Spatial question entries:
⁂
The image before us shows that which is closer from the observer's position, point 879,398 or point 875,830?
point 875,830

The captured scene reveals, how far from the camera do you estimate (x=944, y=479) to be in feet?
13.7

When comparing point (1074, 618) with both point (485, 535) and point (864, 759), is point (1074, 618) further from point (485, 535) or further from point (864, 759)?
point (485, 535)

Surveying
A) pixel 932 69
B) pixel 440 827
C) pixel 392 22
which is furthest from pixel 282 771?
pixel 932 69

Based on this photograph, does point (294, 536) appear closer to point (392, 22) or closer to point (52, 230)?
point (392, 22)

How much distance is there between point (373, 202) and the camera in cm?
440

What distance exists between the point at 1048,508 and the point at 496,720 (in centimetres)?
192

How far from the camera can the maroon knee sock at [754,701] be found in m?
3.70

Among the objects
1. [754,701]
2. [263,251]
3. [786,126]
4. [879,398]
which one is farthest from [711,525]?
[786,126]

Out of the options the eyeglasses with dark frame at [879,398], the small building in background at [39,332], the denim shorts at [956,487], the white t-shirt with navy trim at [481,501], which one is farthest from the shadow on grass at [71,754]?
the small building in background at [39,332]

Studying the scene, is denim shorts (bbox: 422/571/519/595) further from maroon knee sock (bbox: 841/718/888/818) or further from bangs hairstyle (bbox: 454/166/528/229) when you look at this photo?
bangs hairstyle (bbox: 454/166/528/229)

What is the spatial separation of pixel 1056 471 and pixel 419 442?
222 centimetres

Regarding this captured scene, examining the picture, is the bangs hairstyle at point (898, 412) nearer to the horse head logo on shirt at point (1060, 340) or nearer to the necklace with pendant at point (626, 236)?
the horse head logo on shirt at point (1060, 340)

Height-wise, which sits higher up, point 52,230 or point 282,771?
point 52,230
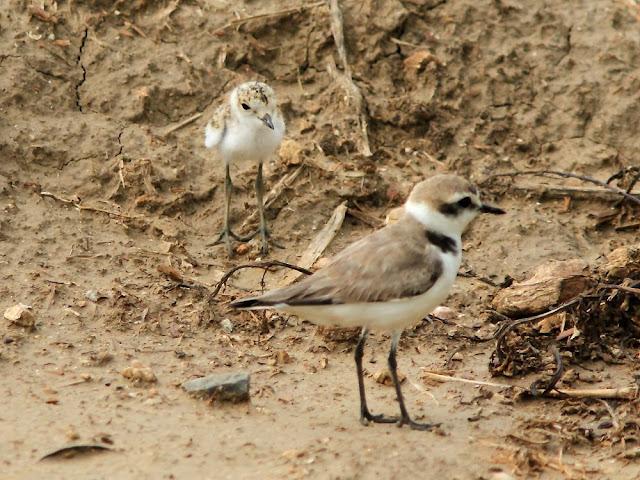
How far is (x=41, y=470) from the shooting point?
528 cm

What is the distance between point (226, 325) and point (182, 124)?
2484 mm

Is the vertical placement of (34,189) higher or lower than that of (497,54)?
lower

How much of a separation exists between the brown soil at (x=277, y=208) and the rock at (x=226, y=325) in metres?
0.07

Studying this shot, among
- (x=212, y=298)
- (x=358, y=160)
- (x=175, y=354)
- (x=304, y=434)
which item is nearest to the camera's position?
(x=304, y=434)

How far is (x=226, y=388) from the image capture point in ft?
20.0

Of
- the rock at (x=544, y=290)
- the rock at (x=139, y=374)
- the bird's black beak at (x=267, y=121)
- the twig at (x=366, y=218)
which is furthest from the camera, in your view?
the twig at (x=366, y=218)

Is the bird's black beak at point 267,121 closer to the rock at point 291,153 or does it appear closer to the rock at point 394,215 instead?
the rock at point 291,153

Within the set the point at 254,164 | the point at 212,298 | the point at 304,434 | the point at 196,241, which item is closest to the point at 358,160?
the point at 254,164

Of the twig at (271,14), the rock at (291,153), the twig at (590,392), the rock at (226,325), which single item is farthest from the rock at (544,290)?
the twig at (271,14)

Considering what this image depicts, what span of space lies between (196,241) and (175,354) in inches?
70.6

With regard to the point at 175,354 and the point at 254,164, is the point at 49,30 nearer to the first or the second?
the point at 254,164

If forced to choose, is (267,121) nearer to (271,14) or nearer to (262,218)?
→ (262,218)

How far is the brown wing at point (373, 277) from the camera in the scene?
5.86 meters

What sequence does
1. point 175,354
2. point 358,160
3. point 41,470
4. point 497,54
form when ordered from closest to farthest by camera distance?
point 41,470
point 175,354
point 358,160
point 497,54
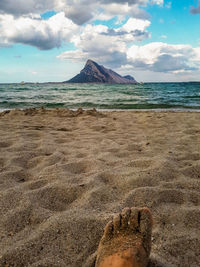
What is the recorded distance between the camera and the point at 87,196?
189 cm

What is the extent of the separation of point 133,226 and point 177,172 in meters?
1.37

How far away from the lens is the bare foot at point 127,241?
38.2 inches

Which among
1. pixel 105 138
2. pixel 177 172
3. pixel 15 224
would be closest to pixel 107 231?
pixel 15 224

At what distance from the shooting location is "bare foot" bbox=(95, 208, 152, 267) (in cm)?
97

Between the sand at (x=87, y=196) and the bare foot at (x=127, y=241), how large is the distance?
0.64 feet

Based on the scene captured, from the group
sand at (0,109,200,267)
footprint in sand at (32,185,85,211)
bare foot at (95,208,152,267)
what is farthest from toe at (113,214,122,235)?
footprint in sand at (32,185,85,211)

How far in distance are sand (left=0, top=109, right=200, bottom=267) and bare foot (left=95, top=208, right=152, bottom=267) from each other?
0.20 m

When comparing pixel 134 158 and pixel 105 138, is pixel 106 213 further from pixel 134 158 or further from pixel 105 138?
pixel 105 138

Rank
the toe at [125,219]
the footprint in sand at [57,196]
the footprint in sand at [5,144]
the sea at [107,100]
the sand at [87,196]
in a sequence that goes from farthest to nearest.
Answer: the sea at [107,100], the footprint in sand at [5,144], the footprint in sand at [57,196], the sand at [87,196], the toe at [125,219]

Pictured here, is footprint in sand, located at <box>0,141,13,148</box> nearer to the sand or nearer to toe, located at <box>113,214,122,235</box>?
the sand

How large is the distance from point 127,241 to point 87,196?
864 mm

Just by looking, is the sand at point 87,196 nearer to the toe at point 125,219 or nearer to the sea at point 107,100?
the toe at point 125,219

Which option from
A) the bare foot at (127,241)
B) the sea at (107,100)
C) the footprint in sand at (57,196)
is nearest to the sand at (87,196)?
the footprint in sand at (57,196)

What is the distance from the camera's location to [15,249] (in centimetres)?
130
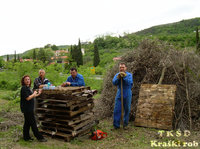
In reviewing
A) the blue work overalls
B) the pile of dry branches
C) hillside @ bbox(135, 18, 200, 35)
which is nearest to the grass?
the blue work overalls

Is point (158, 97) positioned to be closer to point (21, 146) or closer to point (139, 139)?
point (139, 139)

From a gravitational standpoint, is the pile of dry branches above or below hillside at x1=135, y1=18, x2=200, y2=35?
below

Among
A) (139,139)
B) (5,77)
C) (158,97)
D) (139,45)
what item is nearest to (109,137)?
(139,139)

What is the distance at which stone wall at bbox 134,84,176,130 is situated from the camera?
500 cm

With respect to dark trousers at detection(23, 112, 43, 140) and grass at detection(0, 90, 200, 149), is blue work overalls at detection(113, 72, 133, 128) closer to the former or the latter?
grass at detection(0, 90, 200, 149)

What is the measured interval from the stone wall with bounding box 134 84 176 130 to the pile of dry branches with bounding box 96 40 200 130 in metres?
0.32

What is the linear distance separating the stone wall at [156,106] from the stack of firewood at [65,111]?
5.56 ft

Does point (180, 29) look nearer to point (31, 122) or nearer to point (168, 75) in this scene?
point (168, 75)

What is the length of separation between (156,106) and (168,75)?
4.24 feet

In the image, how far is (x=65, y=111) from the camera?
4059 mm

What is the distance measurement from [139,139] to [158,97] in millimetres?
1561

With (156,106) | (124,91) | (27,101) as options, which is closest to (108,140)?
(124,91)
⁂
- _Set exercise_: Go through the listing above and write it all out exactly, leaving out any picture.

- _Final result_:
The image before us shows that which is closer from the observer's position, point 879,398 or point 875,830?
point 875,830

The captured scene reveals, how far from the camera do you estimate (x=944, y=479) to be in feet?
13.7

When comparing point (1074, 618) with both point (485, 535) and point (864, 759), is point (1074, 618) further from point (485, 535) or further from point (864, 759)?
point (485, 535)

Surveying
A) pixel 932 69
B) pixel 440 827
C) pixel 392 22
which is furthest from pixel 282 771?
pixel 932 69

Based on this photograph, does point (294, 536) appear closer to point (392, 22) or closer to point (52, 230)?
point (392, 22)

How much distance is there between point (373, 202) and the camera in cm?
440

What distance exists between the point at 1048,508 and the point at 496,720 (in centimetres)?
192

How far from the camera can the maroon knee sock at [754,701] be found in m?
3.70

Among the objects
1. [754,701]
2. [263,251]
3. [786,126]
4. [879,398]
which one is farthest from [711,525]?
[786,126]

Out of the options the eyeglasses with dark frame at [879,398], the small building in background at [39,332], the denim shorts at [956,487], the white t-shirt with navy trim at [481,501], which one is farthest from the shadow on grass at [71,754]?
the small building in background at [39,332]

Studying the scene, is denim shorts (bbox: 422/571/519/595) further from maroon knee sock (bbox: 841/718/888/818) or further from bangs hairstyle (bbox: 454/166/528/229) when you look at this photo?
bangs hairstyle (bbox: 454/166/528/229)

What is the spatial separation of pixel 1056 471 and pixel 419 442?
222 centimetres

Regarding this captured scene, examining the picture, is the bangs hairstyle at point (898, 412) nearer to the horse head logo on shirt at point (1060, 340) or nearer to the necklace with pendant at point (626, 236)?
the horse head logo on shirt at point (1060, 340)

Height-wise, which sits higher up, point 52,230 or point 282,771?
point 52,230
How far is (x=41, y=470) from the shooting point?
528 cm

What is the distance between point (226, 325) and point (182, 124)?
2484 mm

Is the vertical placement of (34,189) higher or lower than that of (497,54)?
lower

How much of a separation exists between the brown soil at (x=277, y=208) and the rock at (x=226, y=325) in metres?
0.07

Studying this shot, among
- (x=212, y=298)
- (x=358, y=160)
- (x=175, y=354)
- (x=304, y=434)
which item is nearest to the camera's position?
(x=304, y=434)

How far is (x=226, y=388) from the image capture point in ft?
20.0

Of
- the rock at (x=544, y=290)
- the rock at (x=139, y=374)
- the bird's black beak at (x=267, y=121)
- the twig at (x=366, y=218)
which is furthest from the camera, in your view?
the twig at (x=366, y=218)

Is the bird's black beak at point 267,121 closer to the rock at point 291,153 or does it appear closer to the rock at point 394,215 instead?
the rock at point 291,153

Within the set the point at 254,164 | the point at 212,298 | the point at 304,434 | the point at 196,241, which item is closest to the point at 358,160?
the point at 254,164

Of the twig at (271,14), the rock at (291,153), the twig at (590,392), the rock at (226,325), which single item is farthest from the rock at (544,290)?
the twig at (271,14)

Considering what this image depicts, what span of space lies between (196,241) and (175,354) in inches?
70.6

With regard to the point at 175,354 and the point at 254,164, is the point at 49,30 nearer to the first or the second?
the point at 254,164

If forced to choose, is (267,121) nearer to (271,14) or nearer to (262,218)?
→ (262,218)

How far is the brown wing at point (373, 277) from the camera in the scene?
5.86 meters

What sequence does
1. point 175,354
2. point 358,160
3. point 41,470
4. point 497,54
form when ordered from closest to farthest by camera distance?
point 41,470
point 175,354
point 358,160
point 497,54
What is the recorded distance between the camera and the point at 87,196?
189 cm

What is the extent of the separation of point 133,226 and point 177,172 in meters?
1.37

How far away from the lens is the bare foot at point 127,241?
38.2 inches

Which among
1. pixel 105 138
2. pixel 177 172
3. pixel 15 224
would be closest to pixel 107 231?
pixel 15 224

At what distance from the shooting location is "bare foot" bbox=(95, 208, 152, 267) (in cm)?
97

Between the sand at (x=87, y=196) and the bare foot at (x=127, y=241), how large is the distance?
0.64 feet

Based on the scene captured, from the group
sand at (0,109,200,267)
footprint in sand at (32,185,85,211)
bare foot at (95,208,152,267)
what is farthest from toe at (113,214,122,235)?
footprint in sand at (32,185,85,211)

How far in distance are sand (left=0, top=109, right=200, bottom=267) and bare foot (left=95, top=208, right=152, bottom=267) from each other?
0.20 m

When comparing pixel 134 158 and pixel 105 138, is pixel 106 213 further from pixel 134 158 or further from pixel 105 138?
pixel 105 138

Rank
the toe at [125,219]
the footprint in sand at [57,196]
the footprint in sand at [5,144]
the sea at [107,100]
the sand at [87,196]
in a sequence that goes from farthest to nearest.
Answer: the sea at [107,100], the footprint in sand at [5,144], the footprint in sand at [57,196], the sand at [87,196], the toe at [125,219]

Pictured here, is footprint in sand, located at <box>0,141,13,148</box> nearer to the sand or nearer to toe, located at <box>113,214,122,235</box>?
the sand

How large is the distance from point 127,241 to point 87,196?
864 mm

Just by looking, is the sand at point 87,196 nearer to the toe at point 125,219 or nearer to the sea at point 107,100?
the toe at point 125,219

Which option from
A) the bare foot at (127,241)
B) the sea at (107,100)
C) the footprint in sand at (57,196)
is nearest to the sand at (87,196)?
the footprint in sand at (57,196)

What is the distance from the camera's location to [15,249] (in centimetres)?
130
In reviewing
A) the blue work overalls
B) the pile of dry branches
C) hillside @ bbox(135, 18, 200, 35)
which is nearest to the grass?
the blue work overalls

Is point (158, 97) positioned to be closer to point (21, 146) or closer to point (139, 139)?
point (139, 139)

From a gravitational standpoint, is the pile of dry branches above or below hillside at x1=135, y1=18, x2=200, y2=35?
below

Among
A) (139,139)
B) (5,77)
C) (158,97)
D) (139,45)
what item is nearest to (109,137)?
(139,139)

What is the distance at which stone wall at bbox 134,84,176,130 is situated from the camera?
500 cm

With respect to dark trousers at detection(23, 112, 43, 140) and grass at detection(0, 90, 200, 149), is blue work overalls at detection(113, 72, 133, 128) closer to the former or the latter?
grass at detection(0, 90, 200, 149)

What is the measured interval from the stone wall with bounding box 134 84 176 130 to the pile of dry branches with bounding box 96 40 200 130 in metres?
0.32

What is the linear distance separating the stone wall at [156,106] from the stack of firewood at [65,111]?
5.56 ft

Does point (180, 29) look nearer to point (31, 122) or nearer to point (168, 75) in this scene?
point (168, 75)

What is the length of separation between (156,106) and (168,75)?
4.24 feet

In the image, how far is (x=65, y=111) from the camera?
4059 mm

What is the distance measurement from [139,139] to [158,97] in millimetres?
1561

With (156,106) | (124,91) | (27,101) as options, which is closest to (108,140)?
(124,91)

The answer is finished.